2. All bugs result in tests.

The core principle of this is hopefully both self-explanatory and uncontroversial. Step 1 to fixing a bug is to write a test for it. Otherwise the bug might reoccur.
But it goes deeper. Every bug is actually two bugs: A bug in your software, and a bug in your test suite.
The former is obvious. A bug in your software is a bug in your software. The latter is more subtle: It’s a bug in your test suite because your test suite didn’t find this bug, and that indicates a failure of your testing.
So. You’ve found a bug. Why didn’t your test suite catch it?
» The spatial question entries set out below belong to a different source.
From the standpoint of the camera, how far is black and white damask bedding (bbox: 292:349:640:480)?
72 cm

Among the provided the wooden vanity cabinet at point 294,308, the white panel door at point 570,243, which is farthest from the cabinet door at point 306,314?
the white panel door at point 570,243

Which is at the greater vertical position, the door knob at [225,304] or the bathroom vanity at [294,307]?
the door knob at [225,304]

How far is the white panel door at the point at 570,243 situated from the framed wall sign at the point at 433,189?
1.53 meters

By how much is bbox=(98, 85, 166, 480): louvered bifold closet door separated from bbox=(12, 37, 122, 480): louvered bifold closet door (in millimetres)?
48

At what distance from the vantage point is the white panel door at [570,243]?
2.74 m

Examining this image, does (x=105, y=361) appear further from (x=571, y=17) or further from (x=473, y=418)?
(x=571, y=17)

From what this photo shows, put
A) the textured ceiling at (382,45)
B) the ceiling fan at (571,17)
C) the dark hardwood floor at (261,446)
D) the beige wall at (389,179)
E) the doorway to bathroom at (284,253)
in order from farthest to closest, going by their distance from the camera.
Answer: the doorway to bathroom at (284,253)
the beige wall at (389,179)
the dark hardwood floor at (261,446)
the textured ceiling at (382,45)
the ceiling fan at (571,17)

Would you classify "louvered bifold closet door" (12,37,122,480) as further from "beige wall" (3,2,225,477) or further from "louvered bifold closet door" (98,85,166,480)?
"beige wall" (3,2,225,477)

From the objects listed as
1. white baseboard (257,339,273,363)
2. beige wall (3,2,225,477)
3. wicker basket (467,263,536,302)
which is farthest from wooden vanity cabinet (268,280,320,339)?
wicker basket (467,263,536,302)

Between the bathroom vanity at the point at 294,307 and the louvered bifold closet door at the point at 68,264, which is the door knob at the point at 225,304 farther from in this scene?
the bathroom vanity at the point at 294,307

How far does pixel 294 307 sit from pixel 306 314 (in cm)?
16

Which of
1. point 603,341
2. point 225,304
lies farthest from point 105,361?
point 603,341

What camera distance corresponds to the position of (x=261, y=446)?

What general failure of testing this indicates, and can you fix that failure in a way that would catch other instances of similar bugs?
As a concrete example: In Hypothesis’s data serialization layer, one of the invariants is that an attempt to deserialize bad data can only raise a BadData exception. Any other exception is a bug. This invariant is used to guarantee that Hypothesis can always read from old databases - the worst case scenario is that you can’t reuse that data, not that it crashes your tests.
In preparing for the 1.1 release I found an instance where this wasn’t the case. This then caused me to write some generic tests that tried fuzzing the data Hypothesis reads in order to find exceptions that weren’t BadData. I found 5 more.
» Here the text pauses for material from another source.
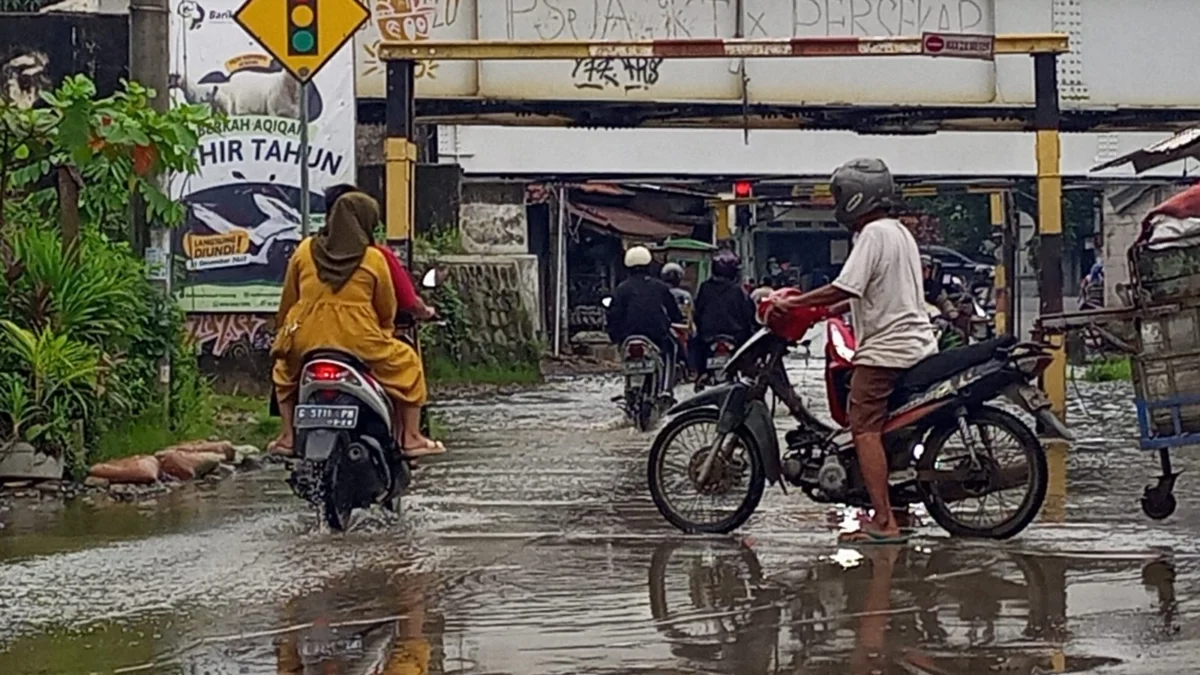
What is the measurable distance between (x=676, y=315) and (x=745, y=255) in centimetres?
2585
3. Builds should fail fast.

There’s nothing more frustrating than getting to the end of a long build and then having the trivial thing that you could have found out 30 seconds into the build failing everything.
Linting is a major culprit here. lint should run at the beginning of builds, not at the end. I also have a separate entry in the build matrix which runs only a fast subset of the tests and checks the results for 100% coverage. This means that if I’ve forgot to test some area of the code I find out fast rather than at the end.

4. Principles should never be satisfied by accident.

Suppose your test suite catches a bug in your change with a failing test. Is that test actually the one that should have caught it? This particularly comes up with internal APIs I find. Testing internals is important, and if a bug in an internal was only caught because of a bug it caused in the public API, that internal could use a more specific test.
This also plays well with the faster build step for coverage. By forcing coverage to happen on simple examples it ensures that code is covered deliberately rather than as a result of testing other things. This helps offset the problem that you can often get to 100% coverage without ever really testing anything.
Flaky tests are often an example of something happening by accident. Sometimes it’s just that the test is bad, but often it’s that there’s some hard to trigger condition that could use a dedicated test that hits it reliably.

5. You need both very general and very specific tests.

Tests need both breadth and depth. Broad tests are things like Hypothesis which ensure that your code is well behaved in every scenario (or at least as close to every scenario as they can), but they tend to have very shallow definitions of “well behaved”. Highly specific tests can assert a lot more about what the code should do and as a result are true in a much narrower set of environments.
These tend to catch different classes of bugs.
So far to the best of my knowledge nobody has come up with a way of testing things that achieves both breadth and depth at the same time other than “do a massive amount of work manually writing tests”, but you can do both by writing both kinds of tests, and this is worth doing.

6. Keep trying new ways of testing things.

It’s been my experience that every time I try to come up with a new way of testing Hypothesis I find at least one new bug in it. Keeping on coming up with new and creative ways of testing things is a great way to keep ahead of your users in finding bugs.

7. There is no substitute for hard work.

Unfortunately, quality software is hard. I spend at least as much effort testing Hypothesis as I do writing it, and there’s probably no way around that. If you’re taking quality seriously, you need to be spending as much work on quality as functionality.